Identify each line in the records below that contains the string "fence", and copy every such line in full.

◆ DATA PROVIDED ◆
▶

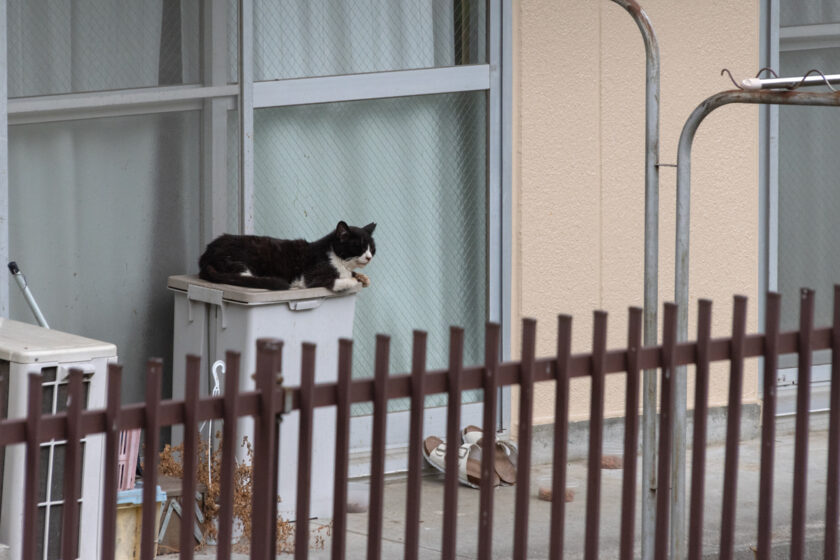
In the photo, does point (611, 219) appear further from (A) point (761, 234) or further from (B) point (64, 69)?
(B) point (64, 69)

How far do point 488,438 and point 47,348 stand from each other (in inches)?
67.1

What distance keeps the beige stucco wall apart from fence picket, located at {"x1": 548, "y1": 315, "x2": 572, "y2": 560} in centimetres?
325

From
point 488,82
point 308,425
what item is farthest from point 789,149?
point 308,425

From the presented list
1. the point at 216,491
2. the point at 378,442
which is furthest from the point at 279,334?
the point at 378,442

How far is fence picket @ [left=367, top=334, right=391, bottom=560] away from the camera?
305cm

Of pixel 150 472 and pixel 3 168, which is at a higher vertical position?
pixel 3 168

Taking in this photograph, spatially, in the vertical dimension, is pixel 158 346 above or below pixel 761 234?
below

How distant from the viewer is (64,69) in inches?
221

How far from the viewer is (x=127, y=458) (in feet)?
15.9

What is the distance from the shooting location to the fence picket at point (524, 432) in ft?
10.6

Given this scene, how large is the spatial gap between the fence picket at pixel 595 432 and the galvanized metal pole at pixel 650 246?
122cm

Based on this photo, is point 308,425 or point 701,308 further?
point 701,308

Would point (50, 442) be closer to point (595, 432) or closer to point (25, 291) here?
point (25, 291)

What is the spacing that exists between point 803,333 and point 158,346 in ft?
10.7
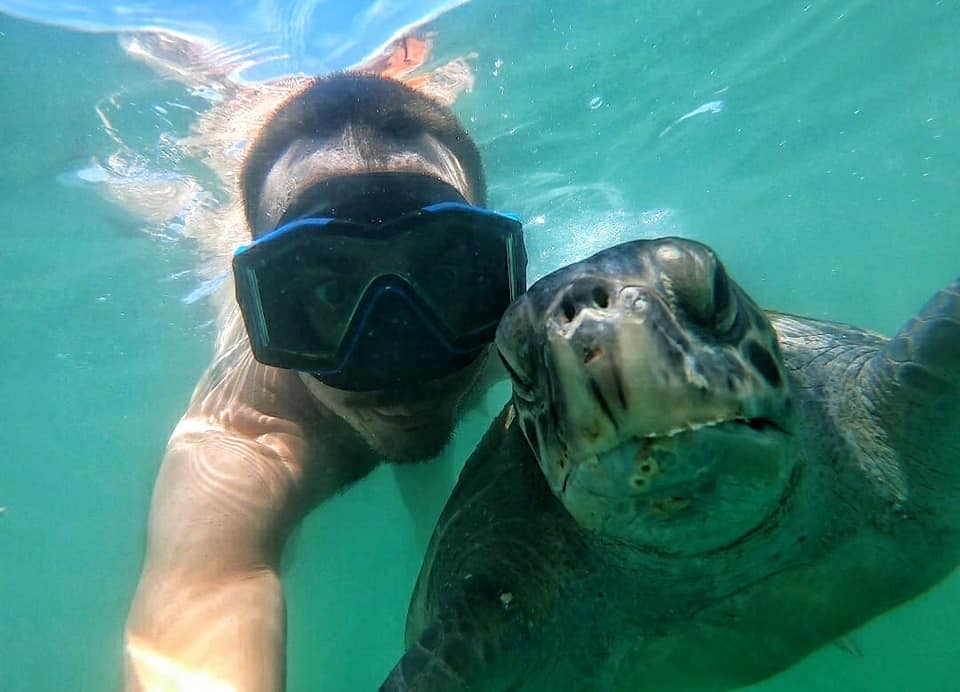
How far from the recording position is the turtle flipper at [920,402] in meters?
2.21

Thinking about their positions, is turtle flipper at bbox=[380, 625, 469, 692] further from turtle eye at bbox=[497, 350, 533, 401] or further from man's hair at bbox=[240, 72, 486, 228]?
man's hair at bbox=[240, 72, 486, 228]

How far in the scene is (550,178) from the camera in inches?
476

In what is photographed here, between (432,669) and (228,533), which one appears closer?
(432,669)

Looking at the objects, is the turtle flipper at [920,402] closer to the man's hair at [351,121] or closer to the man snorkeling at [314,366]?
the man snorkeling at [314,366]

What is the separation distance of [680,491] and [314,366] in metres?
2.11

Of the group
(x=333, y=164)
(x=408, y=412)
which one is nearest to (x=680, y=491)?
(x=408, y=412)

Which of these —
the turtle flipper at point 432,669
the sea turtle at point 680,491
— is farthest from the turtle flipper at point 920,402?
the turtle flipper at point 432,669

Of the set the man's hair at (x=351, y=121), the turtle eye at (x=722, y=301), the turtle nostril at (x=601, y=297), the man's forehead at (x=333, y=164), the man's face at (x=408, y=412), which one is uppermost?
the man's hair at (x=351, y=121)

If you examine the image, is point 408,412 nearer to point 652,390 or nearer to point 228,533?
point 228,533

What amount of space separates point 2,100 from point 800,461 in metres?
7.62

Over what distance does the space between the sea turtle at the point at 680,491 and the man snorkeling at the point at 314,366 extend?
58cm

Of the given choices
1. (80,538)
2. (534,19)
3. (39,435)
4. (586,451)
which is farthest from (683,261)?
(80,538)

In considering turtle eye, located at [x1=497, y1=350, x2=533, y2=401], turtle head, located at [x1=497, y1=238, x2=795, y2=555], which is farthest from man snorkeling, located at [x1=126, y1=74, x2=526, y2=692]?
turtle head, located at [x1=497, y1=238, x2=795, y2=555]

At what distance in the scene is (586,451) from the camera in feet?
5.39
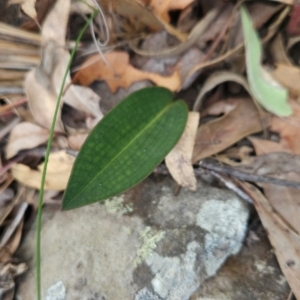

◀

◆ RESULT BELOW ◆
What distance keeps the beige stucco wall apart from fence picket, located at {"x1": 548, "y1": 315, "x2": 572, "y2": 560} in centimetres?
How far is fence picket @ [left=367, top=334, right=391, bottom=560] away from the camera?
What is the distance from the shooting location to the fence picket at point (524, 432) in ft?
Given this scene, how large is the spatial gap between the fence picket at pixel 595 432 and the galvanized metal pole at pixel 650 246?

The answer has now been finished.